» **EXERCISE**: Whatever the data contains, copy all of it exactly.

Stored data
--------
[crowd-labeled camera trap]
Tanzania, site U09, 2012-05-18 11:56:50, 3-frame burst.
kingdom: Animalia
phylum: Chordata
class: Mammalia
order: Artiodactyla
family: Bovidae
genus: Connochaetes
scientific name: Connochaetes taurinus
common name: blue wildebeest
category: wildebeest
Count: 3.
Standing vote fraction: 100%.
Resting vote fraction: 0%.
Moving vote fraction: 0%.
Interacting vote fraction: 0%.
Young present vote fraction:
--------
» **EXERCISE RESPONSE**:
[crowd-labeled camera trap]
Tanzania, site U09, 2012-05-18 11:56:50, 3-frame burst.
kingdom: Animalia
phylum: Chordata
class: Mammalia
order: Artiodactyla
family: Bovidae
genus: Connochaetes
scientific name: Connochaetes taurinus
common name: blue wildebeest
category: wildebeest
Count: 3.
Standing vote fraction: 100%.
Resting vote fraction: 0%.
Moving vote fraction: 0%.
Interacting vote fraction: 0%.
Young present vote fraction:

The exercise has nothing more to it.